Vivandière in the Union Army (1834–1901)

Marie Brose Tepe Leonard (August 24, 1834 - May 24, 1901), known as "French Mary," was a vivandière of Franco-Turkish descent who fought for the Union Army during the American Civil War. Tepe served with the 27th and 114th Pennsylvania Infantry Regiments.

== Early life ==
Little is known of Tepe's early life. Born Marie Brose, Tepe was born in Brest, France, on August 24, 1834. Her father was Turkish and her mother was French. It is unknown when she immigrated to the United States, but it is estimated that she immigrated at fifteen years old. Around 1854 she married a tailor from Philadelphia named Bernhard Tepe.

== Civil War service ==
Tepe's husband enlisted in the 27th Pennsylvania Infantry as a private. He wanted Tepe to stay behind and run their tailor shop during his service, but Tepe enlisted herself. She enlisted in the 27th as well. While the unit marched to Philadelphia, Tepe was responsible for carrying a 1.5 gallon keg for whiskey or water. While at camp, Tepe sold various goods to the soldiers until the First Battle of Bull Run, when she worked in the regimental hospital. Tepe's time with the 27th Infantry ended when her husband and his friends, while intoxicated, stole $1,600 from Tepe.

The opportunity to be a vivandière called Tepe back into the service. She joined Charles H.T. Collis and his regiment of Zouaves d’Afrique, the 114th Pennsylvania. In this regiment, she received a soldier's pay with an additional twenty-five cents for each day spent working at the hospital. She became the "daughter of the regiment." She worked alongside the 114th Pennsylvania as a sutler as well as cooking, and washing and mending clothing. After a particularly deadly Battle of Chancellorsville, Tepe began working with a field hospital. Tepe and Annie Etheridge were awarded the Kearny Cross on May 16, 1863, after their work in the Battle of Chancellorsville, though Tepe refused the award. They were the only women awarded out of 300 medal recipients.
+-------+
Rewrite the part of the text on Marie Tepe from "The opportunity to" up to and including "300 medal recipients.", putting "infirmary" in place of each "hospital". Rely only on the text on Marie Tepe.
+-------+
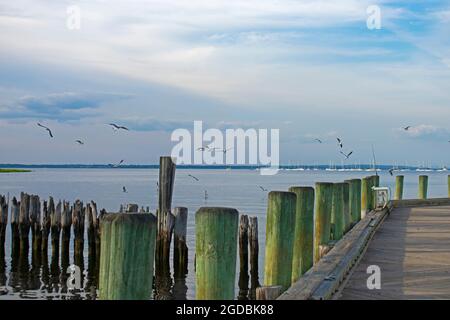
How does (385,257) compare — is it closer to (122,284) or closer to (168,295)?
(122,284)

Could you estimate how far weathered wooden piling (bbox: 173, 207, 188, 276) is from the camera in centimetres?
1794

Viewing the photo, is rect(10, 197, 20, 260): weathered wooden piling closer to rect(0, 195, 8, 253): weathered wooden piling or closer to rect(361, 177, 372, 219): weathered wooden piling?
rect(0, 195, 8, 253): weathered wooden piling

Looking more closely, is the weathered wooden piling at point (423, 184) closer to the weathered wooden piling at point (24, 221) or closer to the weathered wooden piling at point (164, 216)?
the weathered wooden piling at point (164, 216)

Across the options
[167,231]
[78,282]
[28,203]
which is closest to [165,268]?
[167,231]

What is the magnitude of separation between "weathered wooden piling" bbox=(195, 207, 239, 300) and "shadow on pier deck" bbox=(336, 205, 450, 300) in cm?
191

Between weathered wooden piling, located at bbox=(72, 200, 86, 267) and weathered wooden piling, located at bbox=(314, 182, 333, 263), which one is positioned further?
weathered wooden piling, located at bbox=(72, 200, 86, 267)

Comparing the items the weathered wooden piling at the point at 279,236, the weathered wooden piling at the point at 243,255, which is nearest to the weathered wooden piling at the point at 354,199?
the weathered wooden piling at the point at 243,255

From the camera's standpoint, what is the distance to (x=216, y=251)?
5.66 metres

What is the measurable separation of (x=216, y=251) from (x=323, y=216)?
17.8 ft

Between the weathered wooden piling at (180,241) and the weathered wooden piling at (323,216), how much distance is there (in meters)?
7.39

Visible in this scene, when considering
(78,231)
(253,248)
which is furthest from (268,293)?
(78,231)

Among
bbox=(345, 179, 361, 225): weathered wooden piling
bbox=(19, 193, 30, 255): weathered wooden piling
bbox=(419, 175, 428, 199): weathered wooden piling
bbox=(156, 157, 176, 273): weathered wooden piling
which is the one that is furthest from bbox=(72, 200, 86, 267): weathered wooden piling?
bbox=(419, 175, 428, 199): weathered wooden piling

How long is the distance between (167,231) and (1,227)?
7510mm
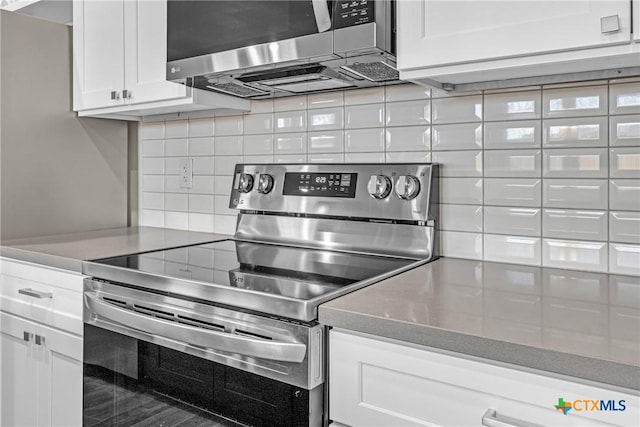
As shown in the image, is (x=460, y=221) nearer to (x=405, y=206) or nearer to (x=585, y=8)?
(x=405, y=206)

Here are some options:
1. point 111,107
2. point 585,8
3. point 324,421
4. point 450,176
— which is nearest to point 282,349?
point 324,421

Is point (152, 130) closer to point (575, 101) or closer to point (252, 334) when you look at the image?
point (252, 334)

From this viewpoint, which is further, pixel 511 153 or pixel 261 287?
pixel 511 153

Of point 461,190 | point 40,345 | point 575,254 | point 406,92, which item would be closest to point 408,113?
point 406,92

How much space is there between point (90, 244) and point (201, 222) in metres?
0.47

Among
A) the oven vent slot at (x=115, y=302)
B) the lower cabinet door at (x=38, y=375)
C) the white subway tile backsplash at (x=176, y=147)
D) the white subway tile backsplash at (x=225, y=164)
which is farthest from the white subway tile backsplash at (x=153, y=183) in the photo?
the oven vent slot at (x=115, y=302)

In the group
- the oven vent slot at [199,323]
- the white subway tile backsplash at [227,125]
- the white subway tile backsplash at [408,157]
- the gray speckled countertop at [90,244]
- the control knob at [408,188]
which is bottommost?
the oven vent slot at [199,323]

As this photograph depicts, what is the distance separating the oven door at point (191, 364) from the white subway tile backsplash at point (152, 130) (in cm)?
99

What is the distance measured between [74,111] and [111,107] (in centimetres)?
27

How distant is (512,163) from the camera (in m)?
1.37

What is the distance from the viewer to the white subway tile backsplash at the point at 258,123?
1.86m

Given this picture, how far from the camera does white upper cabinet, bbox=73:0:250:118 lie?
1745 mm

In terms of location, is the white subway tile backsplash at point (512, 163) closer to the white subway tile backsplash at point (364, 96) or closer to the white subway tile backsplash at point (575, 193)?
the white subway tile backsplash at point (575, 193)

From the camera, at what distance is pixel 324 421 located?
96 centimetres
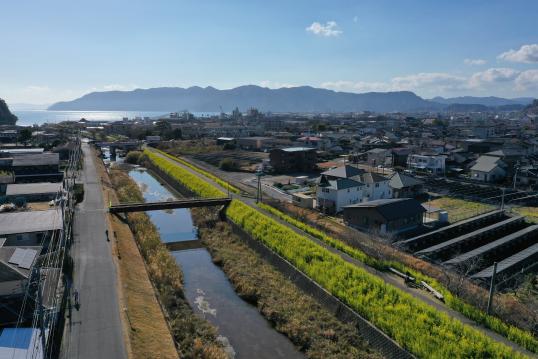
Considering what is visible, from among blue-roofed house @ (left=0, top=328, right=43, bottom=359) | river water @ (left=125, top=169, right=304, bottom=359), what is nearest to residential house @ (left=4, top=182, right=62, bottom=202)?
river water @ (left=125, top=169, right=304, bottom=359)

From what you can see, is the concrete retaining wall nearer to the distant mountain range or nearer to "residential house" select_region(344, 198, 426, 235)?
"residential house" select_region(344, 198, 426, 235)

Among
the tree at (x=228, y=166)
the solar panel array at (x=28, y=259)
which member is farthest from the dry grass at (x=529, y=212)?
the tree at (x=228, y=166)

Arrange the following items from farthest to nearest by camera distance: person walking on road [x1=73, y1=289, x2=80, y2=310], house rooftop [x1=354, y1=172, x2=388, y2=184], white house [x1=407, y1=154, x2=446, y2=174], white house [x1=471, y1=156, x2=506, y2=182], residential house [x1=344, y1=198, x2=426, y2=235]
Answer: white house [x1=407, y1=154, x2=446, y2=174], white house [x1=471, y1=156, x2=506, y2=182], house rooftop [x1=354, y1=172, x2=388, y2=184], residential house [x1=344, y1=198, x2=426, y2=235], person walking on road [x1=73, y1=289, x2=80, y2=310]

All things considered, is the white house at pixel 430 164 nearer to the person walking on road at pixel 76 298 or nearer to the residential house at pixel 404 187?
the residential house at pixel 404 187

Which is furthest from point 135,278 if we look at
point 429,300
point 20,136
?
point 20,136

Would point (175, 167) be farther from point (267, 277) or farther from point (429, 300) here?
point (429, 300)

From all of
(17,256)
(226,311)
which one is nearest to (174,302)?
(226,311)

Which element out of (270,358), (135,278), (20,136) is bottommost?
(270,358)

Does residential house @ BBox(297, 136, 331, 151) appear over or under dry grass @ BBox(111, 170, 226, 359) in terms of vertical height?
over
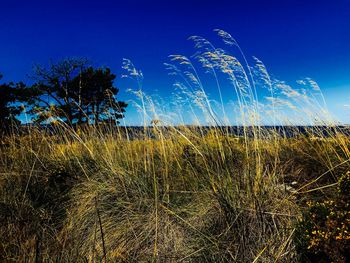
+-------+
◆ Problem solution
The opportunity to be a vivandière called Tepe back into the service. She joined Charles H.T. Collis and his regiment of Zouaves d’Afrique, the 114th Pennsylvania. In this regiment, she received a soldier's pay with an additional twenty-five cents for each day spent working at the infirmary. She became the "daughter of the regiment." She worked alongside the 114th Pennsylvania as a sutler as well as cooking, and washing and mending clothing. After a particularly deadly Battle of Chancellorsville, Tepe began working with a field infirmary. Tepe and Annie Etheridge were awarded the Kearny Cross on May 16, 1863, after their work in the Battle of Chancellorsville, though Tepe refused the award. They were the only women awarded out of 300 medal recipients.